Updated: Apr 20, 2018
When it comes to writing copy, I always prefer a simpler, less syllabic word over one that's longer and fancier.
I also have certain likes and dislikes.
I probably overuse certain words and phrases that I like, such as "That's because..." which makes anything that comes after that seem much more believable...
Or "As you may know", which wins either way--if the reader already knows what you're saying after that phrase, you make him or her feel smart. If they don't know, then they're off the hook because you're not assuming they already know it.
But there's a word I really don't like...and it's not one you or I would likely ever use in actual copy.
However, some of you up-and-coming copywriters have probably tossed it around before with clients, and it's likely causing you more harm than good.
What is this "worst word ever"? (I know, a little dramatic--but that's what I do.)
Short for "spec assignment".
Meaning, you offer to write something for free...and if the client decides to use it, they'll pay you for it.
So how does that work?
I don't really know, because I've never written a spec assignment in my life.
But here's what I'm envisioning: There's some kind of "cattle call" for entries, or a client who may not be inclined initially to hire you asks you to write something and they'll decide later if they want to use it.
You may figure, hey! I'll get a sample for my portfolio, worst case. Best case, I may earn some $$$ and have ongoing work.
Let's talk about the "sample" fallacy first. Can I tell you how many copywriters have sent me "samples" of Word documents (vs. an actual email or link to a sales page or printed promotion)...and called that a "sample"?
Sorry, charlie. I think of a "sample" as something that's actually been used by the client. The problem is, the majority of spec assignments never get that far.
Instead, they linger in a pile on a far corner of a desk or, worse, remain unopened and attached to a long-forgotten and ignored (yet eternally hopeful) email.
Look, if you're a busy marketing director or publisher, you're going to pay the most attention to the copy you need to review that you're actually paying someone to do.

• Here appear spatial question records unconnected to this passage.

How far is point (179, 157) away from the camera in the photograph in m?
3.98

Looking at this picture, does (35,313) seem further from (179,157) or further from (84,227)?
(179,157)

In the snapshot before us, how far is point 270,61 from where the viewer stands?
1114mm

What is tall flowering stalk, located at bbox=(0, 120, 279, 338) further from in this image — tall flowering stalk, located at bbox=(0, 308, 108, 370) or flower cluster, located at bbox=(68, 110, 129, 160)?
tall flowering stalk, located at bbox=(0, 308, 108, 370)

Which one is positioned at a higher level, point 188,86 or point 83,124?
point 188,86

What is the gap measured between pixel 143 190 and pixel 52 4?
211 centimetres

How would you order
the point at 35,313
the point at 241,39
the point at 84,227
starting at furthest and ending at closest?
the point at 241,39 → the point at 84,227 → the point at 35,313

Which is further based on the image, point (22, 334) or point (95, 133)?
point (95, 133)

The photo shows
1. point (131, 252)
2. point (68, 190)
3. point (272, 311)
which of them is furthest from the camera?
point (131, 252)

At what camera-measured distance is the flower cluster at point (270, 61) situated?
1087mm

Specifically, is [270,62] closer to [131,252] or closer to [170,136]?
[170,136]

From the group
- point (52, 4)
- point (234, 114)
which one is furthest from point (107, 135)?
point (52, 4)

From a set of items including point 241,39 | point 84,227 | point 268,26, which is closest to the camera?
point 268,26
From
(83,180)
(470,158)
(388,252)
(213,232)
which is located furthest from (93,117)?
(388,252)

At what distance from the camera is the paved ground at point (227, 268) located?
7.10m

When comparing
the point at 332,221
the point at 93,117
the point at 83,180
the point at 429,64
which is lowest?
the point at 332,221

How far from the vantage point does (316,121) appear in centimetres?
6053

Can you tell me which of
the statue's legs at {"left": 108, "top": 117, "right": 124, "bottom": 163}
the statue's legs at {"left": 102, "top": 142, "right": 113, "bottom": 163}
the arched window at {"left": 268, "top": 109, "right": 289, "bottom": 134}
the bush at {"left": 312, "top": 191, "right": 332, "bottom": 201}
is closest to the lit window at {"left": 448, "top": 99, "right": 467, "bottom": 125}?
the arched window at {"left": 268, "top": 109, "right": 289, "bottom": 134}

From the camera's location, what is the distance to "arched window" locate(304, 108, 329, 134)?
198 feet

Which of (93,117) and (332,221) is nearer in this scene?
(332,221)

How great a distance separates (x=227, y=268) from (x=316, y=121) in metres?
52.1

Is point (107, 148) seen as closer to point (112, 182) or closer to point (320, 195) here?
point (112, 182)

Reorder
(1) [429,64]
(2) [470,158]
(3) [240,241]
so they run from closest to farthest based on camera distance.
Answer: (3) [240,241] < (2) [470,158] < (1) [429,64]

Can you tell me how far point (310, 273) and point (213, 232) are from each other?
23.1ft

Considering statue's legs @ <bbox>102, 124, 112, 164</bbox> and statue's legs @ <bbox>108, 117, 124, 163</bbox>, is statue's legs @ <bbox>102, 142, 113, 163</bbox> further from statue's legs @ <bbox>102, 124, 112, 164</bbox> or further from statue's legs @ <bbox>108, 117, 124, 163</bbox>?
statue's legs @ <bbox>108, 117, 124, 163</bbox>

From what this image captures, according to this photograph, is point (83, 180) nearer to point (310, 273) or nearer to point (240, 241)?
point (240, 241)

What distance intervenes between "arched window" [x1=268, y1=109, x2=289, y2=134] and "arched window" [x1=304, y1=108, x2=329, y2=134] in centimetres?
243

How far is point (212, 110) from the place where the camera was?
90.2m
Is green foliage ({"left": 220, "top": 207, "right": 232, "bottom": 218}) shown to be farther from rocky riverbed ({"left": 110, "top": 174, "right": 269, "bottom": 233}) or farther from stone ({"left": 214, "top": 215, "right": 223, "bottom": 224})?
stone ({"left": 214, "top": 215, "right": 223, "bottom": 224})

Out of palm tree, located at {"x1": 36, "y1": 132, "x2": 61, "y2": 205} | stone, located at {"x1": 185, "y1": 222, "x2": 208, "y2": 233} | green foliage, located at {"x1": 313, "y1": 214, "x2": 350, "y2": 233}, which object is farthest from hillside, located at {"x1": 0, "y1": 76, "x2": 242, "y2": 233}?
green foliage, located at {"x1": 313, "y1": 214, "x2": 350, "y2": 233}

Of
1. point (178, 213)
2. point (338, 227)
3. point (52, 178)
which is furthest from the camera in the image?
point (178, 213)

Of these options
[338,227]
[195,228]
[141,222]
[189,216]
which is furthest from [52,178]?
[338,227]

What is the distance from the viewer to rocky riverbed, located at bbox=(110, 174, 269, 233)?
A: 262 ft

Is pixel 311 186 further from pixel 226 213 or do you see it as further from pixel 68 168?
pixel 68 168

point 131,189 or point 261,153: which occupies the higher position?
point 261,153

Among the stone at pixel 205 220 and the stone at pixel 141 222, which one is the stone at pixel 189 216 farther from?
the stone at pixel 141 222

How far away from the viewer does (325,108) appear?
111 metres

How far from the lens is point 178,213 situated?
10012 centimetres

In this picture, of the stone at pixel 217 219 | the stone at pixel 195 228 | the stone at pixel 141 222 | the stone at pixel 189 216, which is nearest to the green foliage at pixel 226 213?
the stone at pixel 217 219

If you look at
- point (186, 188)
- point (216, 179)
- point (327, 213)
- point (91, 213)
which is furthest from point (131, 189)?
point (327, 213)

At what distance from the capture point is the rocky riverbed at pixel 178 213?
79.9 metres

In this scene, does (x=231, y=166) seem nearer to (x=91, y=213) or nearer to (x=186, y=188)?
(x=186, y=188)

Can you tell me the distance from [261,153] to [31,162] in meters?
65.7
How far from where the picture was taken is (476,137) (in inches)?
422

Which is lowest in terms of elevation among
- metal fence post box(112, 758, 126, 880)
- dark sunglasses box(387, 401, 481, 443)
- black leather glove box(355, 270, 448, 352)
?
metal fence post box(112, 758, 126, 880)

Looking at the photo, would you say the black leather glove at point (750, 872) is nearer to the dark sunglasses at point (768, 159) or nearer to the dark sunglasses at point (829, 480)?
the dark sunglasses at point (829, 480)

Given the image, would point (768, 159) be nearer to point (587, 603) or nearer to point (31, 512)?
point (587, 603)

Or let's say your copy gets looked at...how many rounds of edits do you do for "free"? At what point do they say, we're going with this? And then what kind of leverage and bargaining power do you have at that point to cut a good deal for yourself?
You're mostly relying on the client's good will at this point. Now, if they're super impressed, I'd assume they want to make you happy.
But if you're that good, why wouldn't you have asked for money up-front like any solid professional?
I also feel strongly (having just advised a copywriter earlier this afternoon along these lines), that if you offer right out of the gate to write something on spec for a prospective client, you've just labeled yourself "newbie" or worse, "desperate" (and in the client's mind, probably not very good.)
So I really hate when I see people who ARE good copywriters (let alone faking-it-till-they-make-it)use that SPEC word.
Just avoid it like the plague, hear me?
Let's eliminate it from the copy-universe.